A total of 44 MS patients and 24 healthy controls underwent TSPO-PET imaging. TSPO (translocator protein) is present on the mitochondrial membrane of activated innate immune cells. It is detectable with a radioligand that binds to TSPO. Mean age of patients was 46.5 years; mean EDSS score was 2.5; and mean time from last relapse was six years.
Overall, 43% of MS patients demonstrated increased microglial activation. The high-activation group had higher EDSS scores and annualized relapse rates. Microglial activation was also associated with a larger T1 lesion volume and a higher number and volume of rim-active lesions.

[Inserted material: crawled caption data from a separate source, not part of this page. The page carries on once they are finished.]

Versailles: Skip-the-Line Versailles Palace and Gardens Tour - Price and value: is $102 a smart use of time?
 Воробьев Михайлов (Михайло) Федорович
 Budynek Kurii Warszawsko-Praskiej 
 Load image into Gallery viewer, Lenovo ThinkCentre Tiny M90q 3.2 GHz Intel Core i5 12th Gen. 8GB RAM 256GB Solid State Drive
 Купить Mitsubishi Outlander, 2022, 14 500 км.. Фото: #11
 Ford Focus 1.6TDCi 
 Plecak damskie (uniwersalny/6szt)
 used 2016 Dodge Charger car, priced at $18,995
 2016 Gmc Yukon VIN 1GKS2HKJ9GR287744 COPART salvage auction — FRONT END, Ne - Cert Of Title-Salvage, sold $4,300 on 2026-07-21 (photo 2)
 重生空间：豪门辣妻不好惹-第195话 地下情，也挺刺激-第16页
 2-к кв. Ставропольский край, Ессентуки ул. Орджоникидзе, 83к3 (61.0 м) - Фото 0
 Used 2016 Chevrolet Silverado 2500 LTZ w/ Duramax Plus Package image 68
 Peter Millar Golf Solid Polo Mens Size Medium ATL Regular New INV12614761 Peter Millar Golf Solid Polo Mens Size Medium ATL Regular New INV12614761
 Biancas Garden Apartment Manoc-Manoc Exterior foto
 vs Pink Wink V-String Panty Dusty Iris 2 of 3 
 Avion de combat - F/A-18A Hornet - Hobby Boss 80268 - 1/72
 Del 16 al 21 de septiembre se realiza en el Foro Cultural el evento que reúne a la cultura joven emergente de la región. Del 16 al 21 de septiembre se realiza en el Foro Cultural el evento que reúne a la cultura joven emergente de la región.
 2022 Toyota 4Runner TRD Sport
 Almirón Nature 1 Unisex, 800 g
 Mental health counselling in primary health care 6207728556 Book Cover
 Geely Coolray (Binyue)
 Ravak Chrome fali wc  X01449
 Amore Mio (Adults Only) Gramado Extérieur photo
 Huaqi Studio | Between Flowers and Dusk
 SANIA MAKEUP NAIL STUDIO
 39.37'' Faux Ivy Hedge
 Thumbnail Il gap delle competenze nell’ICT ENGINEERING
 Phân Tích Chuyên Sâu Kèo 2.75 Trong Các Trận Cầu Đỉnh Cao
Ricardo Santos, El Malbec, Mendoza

Higher sNfL levels were correlated with more pronounced microglial activation in normal-appearing white matter, at the lesion rim, and in T1 hypointensive lesions (‘black holes’). Also noteworthy was that sNfL level was significantly correlated with the number and volume of lesions containing activated microglia. sNfL was not correlated with the number/volume of inactive lesions.
Rim-active lesions are a particularly destructive aspect of the compartmentalized inflammation seen in progressive MS. Indeed, the authors noted that rim-active lesion volume accounted for >50% of the change in sNfL level. Thus, it appears that microglial activation both within the lesion and in the surrounding tissue is a major contributor to neuroaxonal damage.
While sNfL is most strongly associated with focal inflammatory activity, the authors noted that the present results suggest that sNfL may also be a marker of smouldering disease since patients had no recent Gd+ lesions and had been relapse-free for >5 years.